# Killing crickets



## miffikins (Feb 25, 2007)

Whats the best way of killing crickets without damaging them?? I've added another angle to my final year enrichment project, and I'm trying to prove that feeding live insects is beneficial enrichment as it promotes natural behaviours (eg stalking, hunting).
So to do this I have to offer dead insects and live ones on seperate occasions and see if there is any change in behavioural profile. So, I need fresh killed crickets, but I don't know how to do it! Any ideas??

Cheers : victory:


----------



## snakelover (Dec 17, 2006)

smack em on da head wid ya finger?


----------



## SiUK (Feb 15, 2007)

pinch them just below the head on the neck sort of area with a pair of tweezers kills them easily with minimal damage


----------



## quizicalkat (Jul 7, 2007)

put a water bowl in with them - they do it themselves...


----------



## miffikins (Feb 25, 2007)

Cheers guys, I might have a go with the tweezers!

: victory:


----------



## Ssthisto (Aug 31, 2006)

Pop 'em in the freezer for fifteen or twenty minutes.


----------



## DeanThorpe (Apr 9, 2006)

yeh...I think freezing them is the best way.....i have tried to k.o a cricket by flicking it..never have much luck lol


----------



## vic13 (Aug 27, 2007)

Agree with squeezing just behind their head. The only icky thing with that is though, they keep wiggling for AGES!!! :lol2: 

I've even removed heads before now only to find them walking around the viv an hour later!! No chance of them biting anymore though :lol2:


----------



## HABU (Mar 21, 2007)

what were the crickets guilty of ???????:lol2:


----------



## xmashx (Sep 14, 2007)

This sounds interresting but i was wondering if this was for school, college, uni or just for your own thing to prove to other rep owners ?
xsachax


----------



## spendleb (Jul 17, 2007)

Drown them, had to do that a few times to get rid of the odd couple in the bottom of the Kricket Keeper who won't come out to play with Harry.


----------



## Maxxed_Ross (Oct 1, 2007)

the freezer sounds like a safe bet... plus it'll keep them fresh!

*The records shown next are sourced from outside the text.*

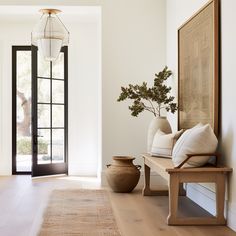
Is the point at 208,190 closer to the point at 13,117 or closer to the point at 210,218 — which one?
the point at 210,218

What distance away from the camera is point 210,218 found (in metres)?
3.98

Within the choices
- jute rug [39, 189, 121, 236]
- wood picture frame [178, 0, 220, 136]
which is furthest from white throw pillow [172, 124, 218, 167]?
jute rug [39, 189, 121, 236]

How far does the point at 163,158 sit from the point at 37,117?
304 cm

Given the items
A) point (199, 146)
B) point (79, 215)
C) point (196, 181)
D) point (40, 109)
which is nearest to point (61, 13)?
point (40, 109)

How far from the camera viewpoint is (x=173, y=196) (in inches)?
155

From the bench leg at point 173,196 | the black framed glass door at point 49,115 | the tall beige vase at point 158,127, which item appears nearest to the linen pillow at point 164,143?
the tall beige vase at point 158,127

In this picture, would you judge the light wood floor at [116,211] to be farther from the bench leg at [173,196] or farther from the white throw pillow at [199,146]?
the white throw pillow at [199,146]

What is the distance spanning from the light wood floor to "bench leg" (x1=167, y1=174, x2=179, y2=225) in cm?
9

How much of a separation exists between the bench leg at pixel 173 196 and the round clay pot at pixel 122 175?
1.67 meters

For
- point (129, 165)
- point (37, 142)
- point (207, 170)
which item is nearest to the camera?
point (207, 170)

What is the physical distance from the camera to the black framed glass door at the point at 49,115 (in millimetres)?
7410

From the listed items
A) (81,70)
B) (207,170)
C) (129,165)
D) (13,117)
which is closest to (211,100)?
(207,170)

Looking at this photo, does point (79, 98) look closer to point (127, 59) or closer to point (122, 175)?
point (127, 59)

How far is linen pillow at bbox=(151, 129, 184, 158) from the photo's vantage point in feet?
16.6
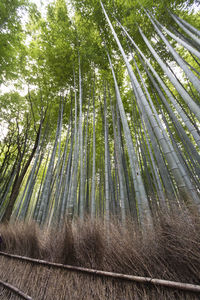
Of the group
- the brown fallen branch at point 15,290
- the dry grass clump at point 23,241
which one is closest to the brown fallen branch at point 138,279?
the brown fallen branch at point 15,290

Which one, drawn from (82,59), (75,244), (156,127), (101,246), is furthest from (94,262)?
(82,59)

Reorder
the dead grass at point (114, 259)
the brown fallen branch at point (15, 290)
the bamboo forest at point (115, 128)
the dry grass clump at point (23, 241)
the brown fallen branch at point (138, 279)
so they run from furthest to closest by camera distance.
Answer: the dry grass clump at point (23, 241) → the brown fallen branch at point (15, 290) → the bamboo forest at point (115, 128) → the dead grass at point (114, 259) → the brown fallen branch at point (138, 279)

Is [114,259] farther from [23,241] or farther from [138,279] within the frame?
[23,241]

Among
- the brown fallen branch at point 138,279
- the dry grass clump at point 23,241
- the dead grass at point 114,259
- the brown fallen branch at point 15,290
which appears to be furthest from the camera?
the dry grass clump at point 23,241

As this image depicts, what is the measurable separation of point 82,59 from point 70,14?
1.71 m

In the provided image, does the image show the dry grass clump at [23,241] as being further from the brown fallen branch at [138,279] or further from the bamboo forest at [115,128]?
the brown fallen branch at [138,279]

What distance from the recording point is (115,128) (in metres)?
3.73

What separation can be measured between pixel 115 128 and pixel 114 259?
3.18 metres

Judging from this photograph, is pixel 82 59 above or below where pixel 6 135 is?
above

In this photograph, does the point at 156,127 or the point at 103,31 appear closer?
the point at 156,127

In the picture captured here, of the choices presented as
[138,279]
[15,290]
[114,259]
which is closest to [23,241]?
[15,290]

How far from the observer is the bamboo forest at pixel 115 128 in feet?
2.86

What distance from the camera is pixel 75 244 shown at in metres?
1.25

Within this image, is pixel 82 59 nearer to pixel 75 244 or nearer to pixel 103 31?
pixel 103 31
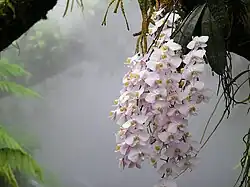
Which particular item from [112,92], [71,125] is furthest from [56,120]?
[112,92]

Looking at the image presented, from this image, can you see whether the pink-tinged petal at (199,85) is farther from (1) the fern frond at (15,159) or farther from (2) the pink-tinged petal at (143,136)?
(1) the fern frond at (15,159)

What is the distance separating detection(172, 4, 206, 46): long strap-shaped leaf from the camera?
1.89 ft

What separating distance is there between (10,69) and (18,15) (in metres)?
0.70

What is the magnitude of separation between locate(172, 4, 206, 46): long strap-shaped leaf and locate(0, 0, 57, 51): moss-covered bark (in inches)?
12.4

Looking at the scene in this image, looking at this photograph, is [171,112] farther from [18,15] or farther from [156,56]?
[18,15]

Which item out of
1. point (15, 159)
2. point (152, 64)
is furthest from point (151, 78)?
point (15, 159)

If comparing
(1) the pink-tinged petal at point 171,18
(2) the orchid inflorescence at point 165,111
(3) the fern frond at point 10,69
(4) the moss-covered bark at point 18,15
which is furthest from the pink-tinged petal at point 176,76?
(3) the fern frond at point 10,69

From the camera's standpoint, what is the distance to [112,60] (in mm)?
1586

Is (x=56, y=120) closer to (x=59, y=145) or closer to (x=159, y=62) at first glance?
(x=59, y=145)

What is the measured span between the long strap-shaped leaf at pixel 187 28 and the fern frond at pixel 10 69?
3.26ft

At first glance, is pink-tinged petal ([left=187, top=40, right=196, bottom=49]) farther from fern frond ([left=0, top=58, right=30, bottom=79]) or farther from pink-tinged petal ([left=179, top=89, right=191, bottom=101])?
fern frond ([left=0, top=58, right=30, bottom=79])

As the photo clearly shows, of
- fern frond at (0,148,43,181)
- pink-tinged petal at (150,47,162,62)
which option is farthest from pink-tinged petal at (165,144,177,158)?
fern frond at (0,148,43,181)

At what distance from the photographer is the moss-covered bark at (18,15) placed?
2.65 ft

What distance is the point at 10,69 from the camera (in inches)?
58.6
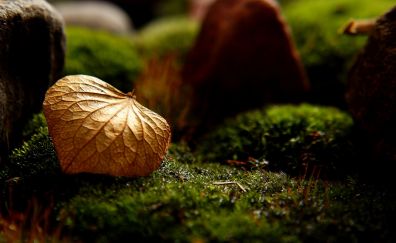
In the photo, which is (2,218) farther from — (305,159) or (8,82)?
(305,159)

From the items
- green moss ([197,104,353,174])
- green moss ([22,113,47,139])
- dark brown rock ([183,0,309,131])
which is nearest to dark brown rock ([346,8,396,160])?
green moss ([197,104,353,174])

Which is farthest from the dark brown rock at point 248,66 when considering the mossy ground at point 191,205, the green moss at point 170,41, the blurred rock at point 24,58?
the mossy ground at point 191,205

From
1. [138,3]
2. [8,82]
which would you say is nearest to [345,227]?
[8,82]

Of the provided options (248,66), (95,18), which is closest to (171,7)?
(95,18)

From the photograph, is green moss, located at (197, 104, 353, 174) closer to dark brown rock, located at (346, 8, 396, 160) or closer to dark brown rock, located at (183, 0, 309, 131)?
dark brown rock, located at (346, 8, 396, 160)

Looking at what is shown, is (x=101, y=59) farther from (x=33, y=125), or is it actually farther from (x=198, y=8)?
(x=198, y=8)
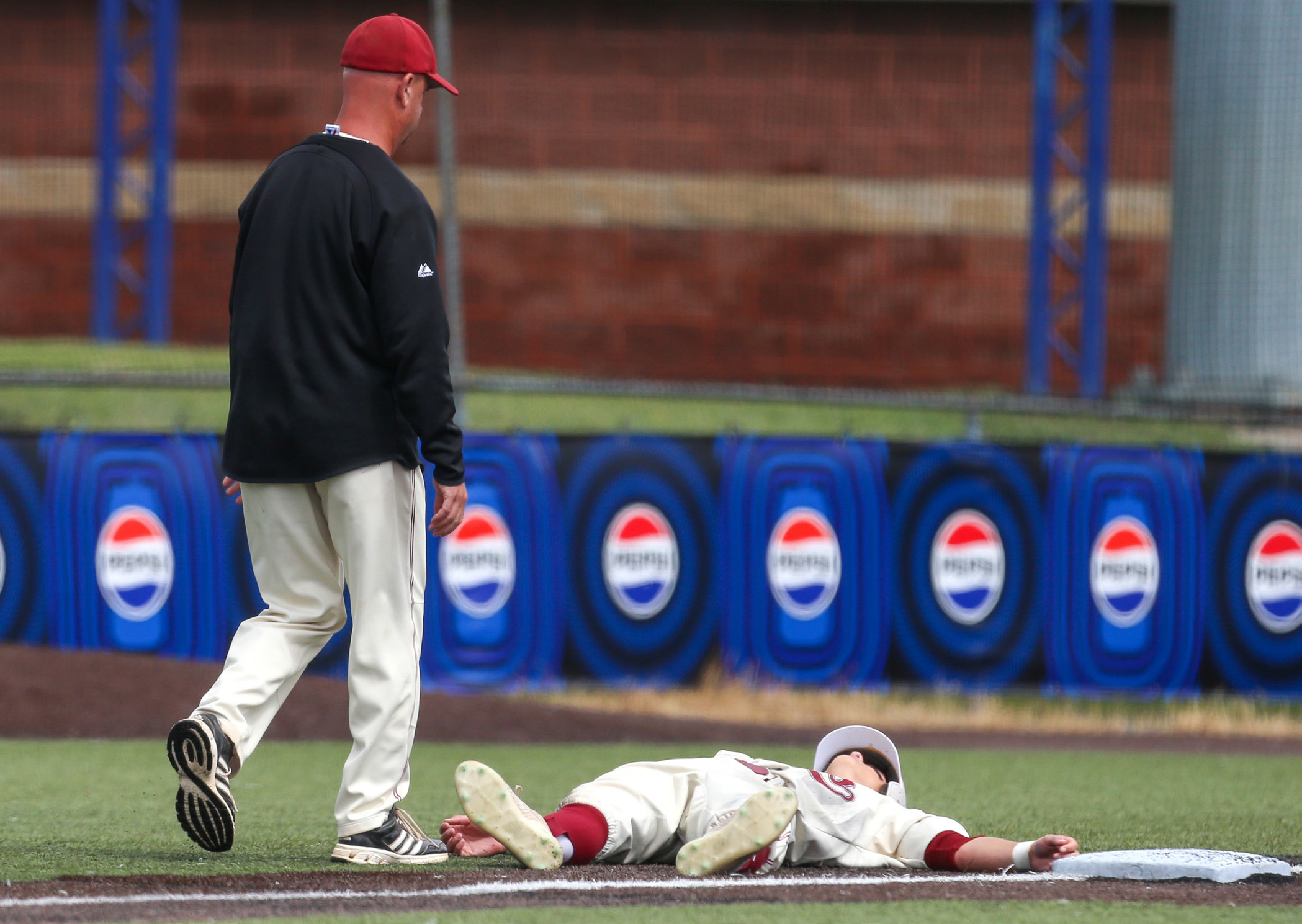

I know from experiance my BD won't even touch dead insects. He sits and watches them for ages until they move, and then he pounces on them!


----------



## ViRMiN (Aug 6, 2007)

Freezing! As used by angler's to prepare dead maggots for baiting or certain fishing methods.


----------



## bhimpfen (Aug 11, 2007)

I think freezing is best. It'll make sure nothing is smooshed my tweezing or anything of that sort.


----------



## titch 1987 (Sep 24, 2007)

wen i try drowning crix they swim out mite hold them under next time :lol2:


----------



## bhimpfen (Aug 11, 2007)

titch 1987 said:


> wen i try drowning crix they swim out mite hold them under next time :lol2:


I noticed lots of crickets can get out of the water by jumping, only a few die in water.


----------



## Rico (Jan 5, 2007)

I used to keep tarantulas a few years ago and if i ran out of micro crickets for my spiderlings id freeze a bigger one and feed them the legs or a piece of the body.


----------